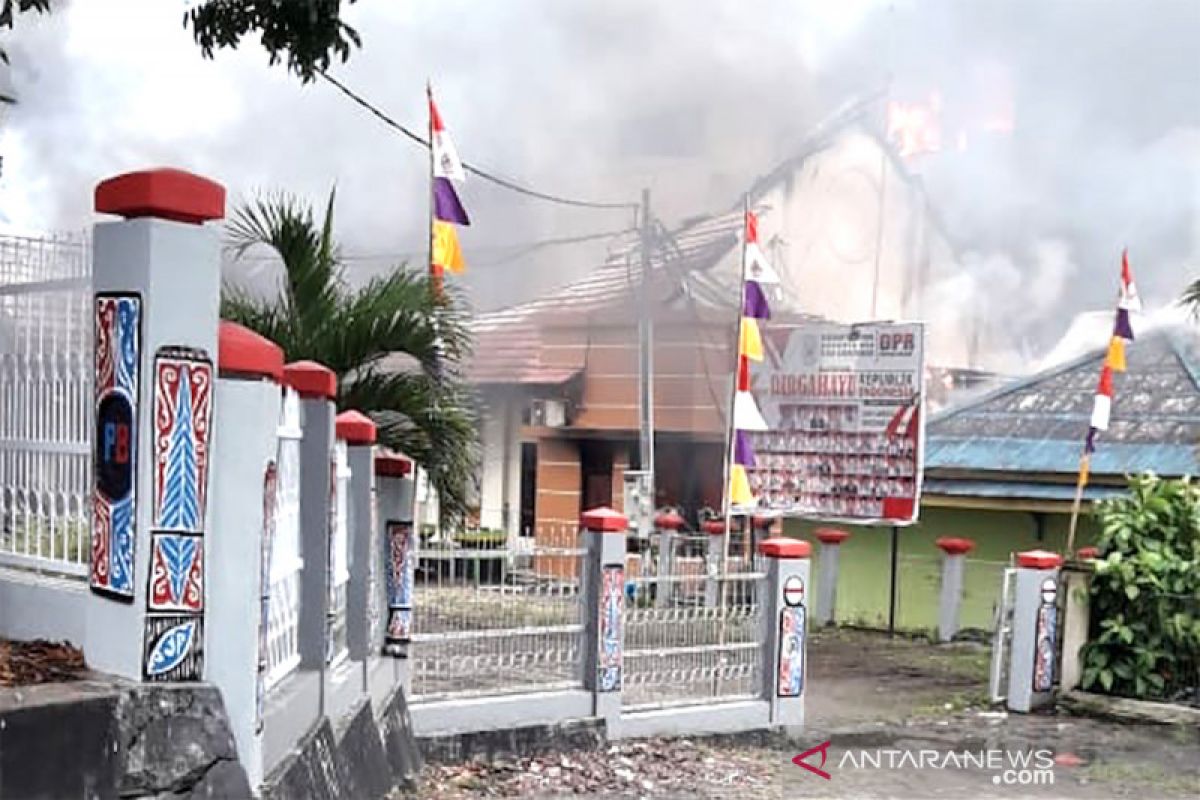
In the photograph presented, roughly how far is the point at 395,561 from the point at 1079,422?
35.9ft

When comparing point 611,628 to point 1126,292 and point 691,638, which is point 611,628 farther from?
point 1126,292

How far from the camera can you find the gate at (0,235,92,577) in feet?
13.3

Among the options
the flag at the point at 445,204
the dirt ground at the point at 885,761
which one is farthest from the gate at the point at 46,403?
the flag at the point at 445,204

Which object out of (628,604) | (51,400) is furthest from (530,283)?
(51,400)

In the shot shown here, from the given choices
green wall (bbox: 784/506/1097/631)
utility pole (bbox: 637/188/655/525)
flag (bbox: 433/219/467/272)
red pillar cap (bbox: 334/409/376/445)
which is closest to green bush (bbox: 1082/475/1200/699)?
green wall (bbox: 784/506/1097/631)

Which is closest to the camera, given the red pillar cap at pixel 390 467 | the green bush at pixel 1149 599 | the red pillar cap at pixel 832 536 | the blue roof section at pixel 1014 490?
the red pillar cap at pixel 390 467

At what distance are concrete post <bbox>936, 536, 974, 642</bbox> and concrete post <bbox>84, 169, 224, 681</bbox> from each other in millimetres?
12099

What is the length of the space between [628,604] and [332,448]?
370 cm

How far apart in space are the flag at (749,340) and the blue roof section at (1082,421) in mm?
5261

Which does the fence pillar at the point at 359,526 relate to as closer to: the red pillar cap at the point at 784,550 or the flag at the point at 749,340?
the red pillar cap at the point at 784,550

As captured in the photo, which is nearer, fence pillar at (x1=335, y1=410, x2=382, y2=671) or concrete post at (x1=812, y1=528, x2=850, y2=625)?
fence pillar at (x1=335, y1=410, x2=382, y2=671)

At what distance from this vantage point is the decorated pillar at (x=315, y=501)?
16.5ft

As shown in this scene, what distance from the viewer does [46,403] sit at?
423 cm

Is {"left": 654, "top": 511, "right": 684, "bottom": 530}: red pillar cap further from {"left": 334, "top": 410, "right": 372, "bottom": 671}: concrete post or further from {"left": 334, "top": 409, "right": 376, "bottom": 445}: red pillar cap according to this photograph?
{"left": 334, "top": 409, "right": 376, "bottom": 445}: red pillar cap
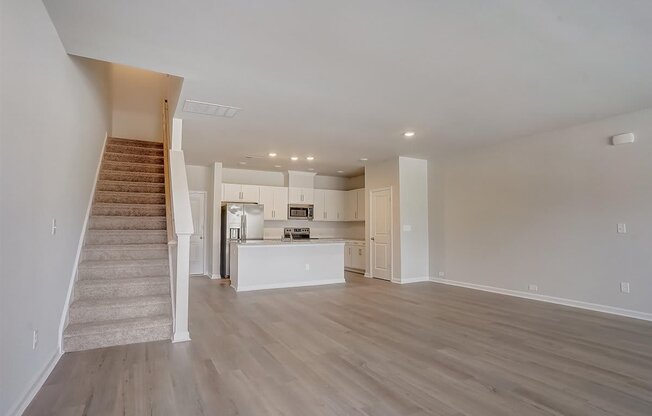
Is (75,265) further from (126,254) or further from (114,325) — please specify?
(114,325)

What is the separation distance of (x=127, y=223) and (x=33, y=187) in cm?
240

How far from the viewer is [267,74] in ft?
10.8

━━━━━━━━━━

(TO DO)
Can you update all the lines above so that every "green bush" becomes "green hedge", with nothing else changed and the pictures left out?

(CORRECT OUTPUT)
In the photograph presented, roughly how far is the point at 395,561 from the point at 1079,422?
35.9ft

When comparing point 611,628 to point 1126,292 and point 691,638, which is point 611,628 farther from?
point 1126,292

How far from the camera can you find the gate at (0,235,92,577) in feet?
13.3

Among the options
the flag at the point at 445,204
the dirt ground at the point at 885,761
which one is farthest from the gate at the point at 46,403?
the flag at the point at 445,204

Which object out of (628,604) | (51,400) is furthest from (530,283)?
(51,400)

In the shot shown here, from the given choices
green wall (bbox: 784/506/1097/631)
utility pole (bbox: 637/188/655/525)
flag (bbox: 433/219/467/272)
red pillar cap (bbox: 334/409/376/445)
which is closest to green hedge (bbox: 1082/475/1200/699)?
green wall (bbox: 784/506/1097/631)

Which is closest to the camera, given the red pillar cap at pixel 390 467 | the green hedge at pixel 1149 599 | the red pillar cap at pixel 832 536 | the blue roof section at pixel 1014 490?
the red pillar cap at pixel 390 467

At what distance are concrete post <bbox>936, 536, 974, 642</bbox> and concrete post <bbox>84, 169, 224, 681</bbox> from each other in millimetres?
12099

What is the length of the space between [628,604] and [332,448]?
370 cm

How far apart in space are the flag at (749,340) and the blue roof section at (1082,421) in mm?
5261

Which does the fence pillar at the point at 359,526 relate to as closer to: the red pillar cap at the point at 784,550 or the flag at the point at 749,340?
the red pillar cap at the point at 784,550

As captured in the photo, which is nearer, fence pillar at (x1=335, y1=410, x2=382, y2=671) or concrete post at (x1=812, y1=528, x2=850, y2=625)?
fence pillar at (x1=335, y1=410, x2=382, y2=671)

At what distance from this vantage point is the decorated pillar at (x=315, y=501)?
16.5ft

As shown in this scene, what distance from the viewer does [46,403] sit at?
423 cm

Is {"left": 654, "top": 511, "right": 684, "bottom": 530}: red pillar cap further from {"left": 334, "top": 410, "right": 372, "bottom": 671}: concrete post or further from {"left": 334, "top": 409, "right": 376, "bottom": 445}: red pillar cap according to this photograph?
{"left": 334, "top": 409, "right": 376, "bottom": 445}: red pillar cap
Is (75,265) further from (126,254) or further from (114,325) — please specify?
(114,325)

What is the separation distance of (x=127, y=223) and (x=33, y=187) in cm?
240

How far from the viewer is [267,74] in ft?
10.8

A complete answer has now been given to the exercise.